The post Ep. #71: The Golden Rule of Business appeared first on Kelly Hollingsworth.


Welcome to Rich & Thin Radio, the only podcast that helps you earn more and weigh less. I’m Kelly Hollingsworth, and it’s the last week of April, so you know what that means. It is our last week discussing advocacy, and I told you that in the last week on advocacy we were going to discuss the golden rules.


In this series on advocacy, we started out discussing the made-up rules. These are rules that keep you from having the life you want, but that don’t really exist. You’ve conjured them up in your brain and they’re wreaking havoc on your life and your wealth-creation.

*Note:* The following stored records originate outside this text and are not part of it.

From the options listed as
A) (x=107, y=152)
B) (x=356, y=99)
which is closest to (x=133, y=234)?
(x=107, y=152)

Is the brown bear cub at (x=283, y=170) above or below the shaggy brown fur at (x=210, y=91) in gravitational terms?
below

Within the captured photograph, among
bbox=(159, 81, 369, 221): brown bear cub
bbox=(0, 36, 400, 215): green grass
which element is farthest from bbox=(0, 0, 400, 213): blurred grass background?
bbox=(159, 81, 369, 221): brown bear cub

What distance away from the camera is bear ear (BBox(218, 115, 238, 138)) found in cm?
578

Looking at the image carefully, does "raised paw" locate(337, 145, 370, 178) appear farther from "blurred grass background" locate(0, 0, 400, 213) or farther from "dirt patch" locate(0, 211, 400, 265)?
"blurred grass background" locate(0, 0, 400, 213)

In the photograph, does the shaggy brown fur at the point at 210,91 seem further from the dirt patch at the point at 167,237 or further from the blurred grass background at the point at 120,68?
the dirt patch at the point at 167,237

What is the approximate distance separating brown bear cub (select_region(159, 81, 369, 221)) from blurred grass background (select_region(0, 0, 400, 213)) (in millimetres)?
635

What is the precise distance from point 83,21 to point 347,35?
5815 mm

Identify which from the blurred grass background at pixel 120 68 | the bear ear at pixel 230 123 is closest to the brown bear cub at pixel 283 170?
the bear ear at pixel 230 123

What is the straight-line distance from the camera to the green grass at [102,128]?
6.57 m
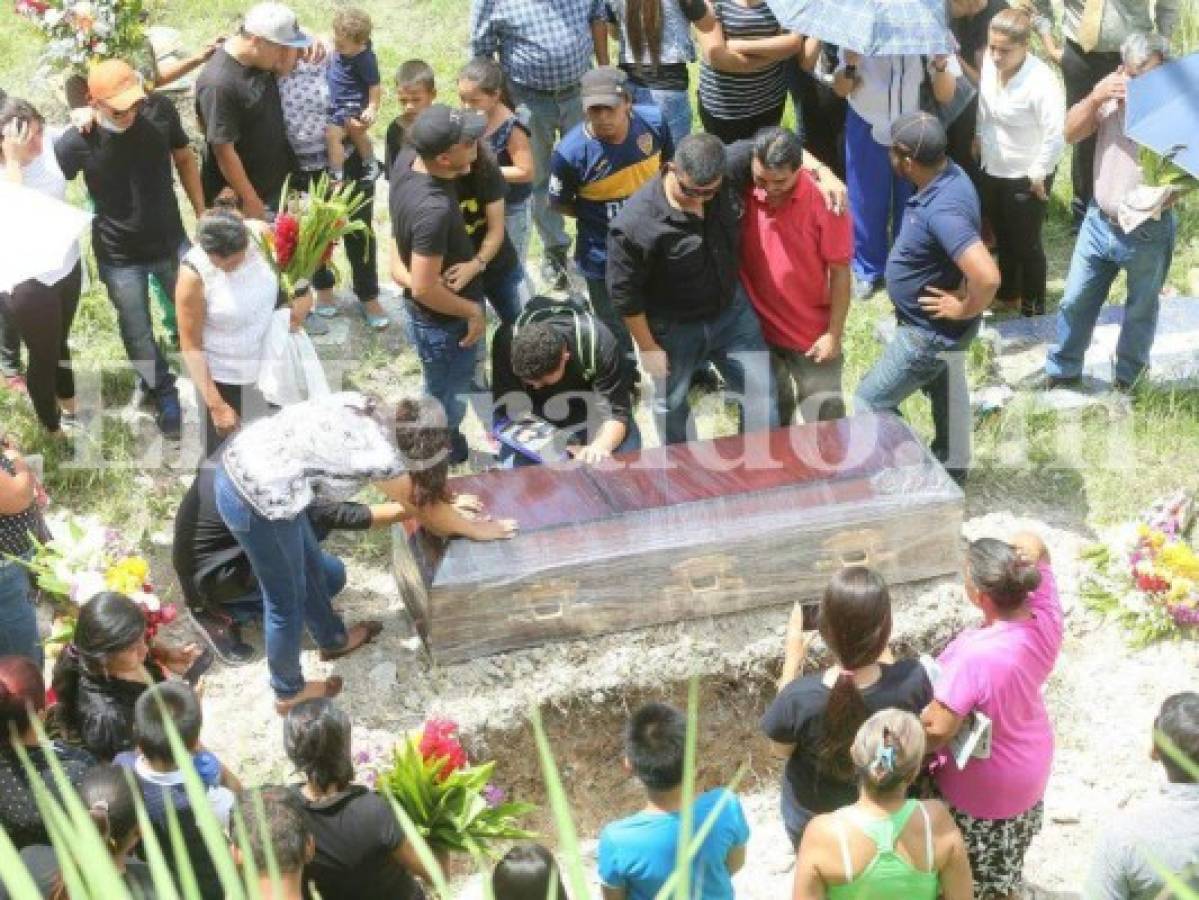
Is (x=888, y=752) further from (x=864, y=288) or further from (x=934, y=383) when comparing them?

And then we discussed the agreed-upon rules, the rules that govern your relationships with other people, and when you can break them through a concept called efficient breach, often to dramatically improve the lives and financial situations of everyone involved. Last week we discussed government rules and how to think about things when other people are breaking the rules, and how to advocate for yourself when that’s going on. And this week we’re going to discuss the golden rules.


A Golden Rule is a Principle of Success


So the first question is, what is a golden rule? A golden rule is a basic principle that should always be followed to ensure success. Today is our business episode, so I want to discuss what I consider the golden rule in business. In my mind and in my experience, if you follow this one rule that I’ll share with you today, you’ll never be sorry. Rather, your customers will be delighted and you will enjoy repeat business and referrals and you’ll never suffer for clients or revenues.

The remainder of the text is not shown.